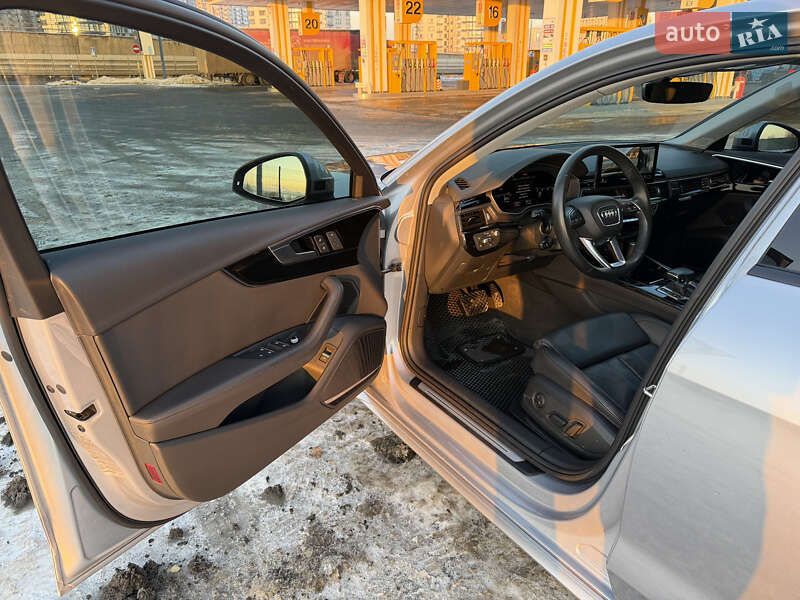 Седан Audi A4 2021 в Киеве
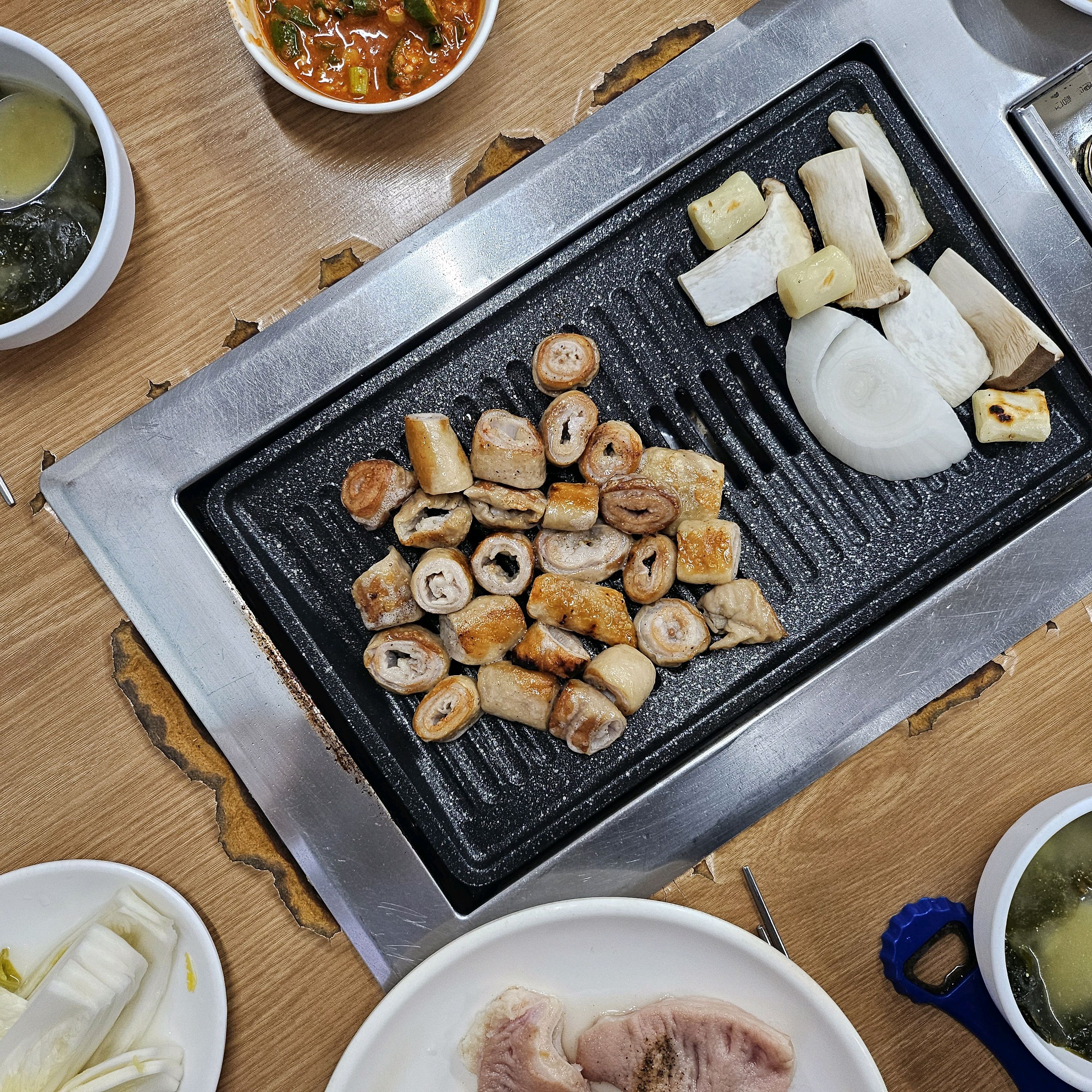 돼지막창 2인분, 소막창 2인분과 된장찌개 먹었는데 - 대구 맛집 효목골막창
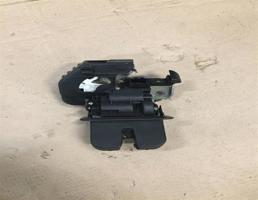 Замок багажника для Audi A6 (C7 4G)2011-2014  запчасти бу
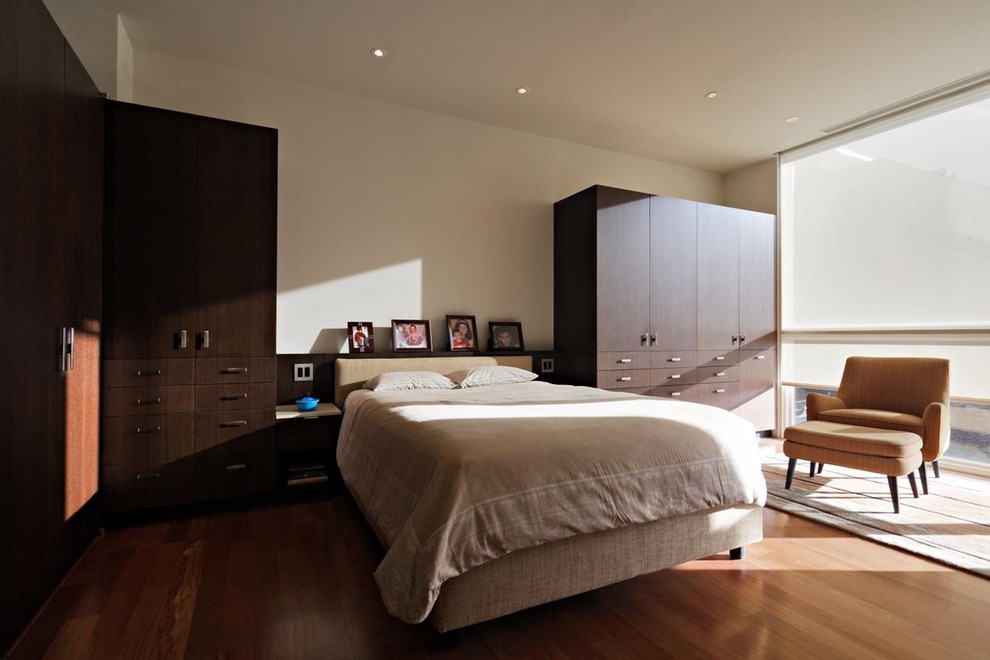 Inspiration for a modern bedroom in New York.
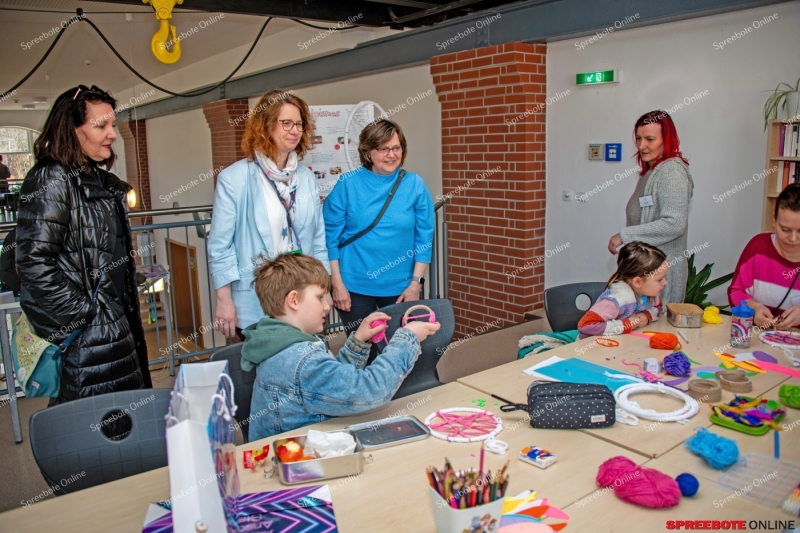 Spreebote-Kinder-setzen-auf-Frieden_gallery1_13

EXERCISE DIRECTIONS:
Can you retype every record above exactly, leaving out the pictures?

RESULT OF THIS EXERCISE:
 Седан Audi A4 2021 в Киеве
 돼지막창 2인분, 소막창 2인분과 된장찌개 먹었는데 - 대구 맛집 효목골막창
 Замок багажника для Audi A6 (C7 4G)2011-2014  запчасти бу
 Inspiration for a modern bedroom in New York.
 Spreebote-Kinder-setzen-auf-Frieden_gallery1_13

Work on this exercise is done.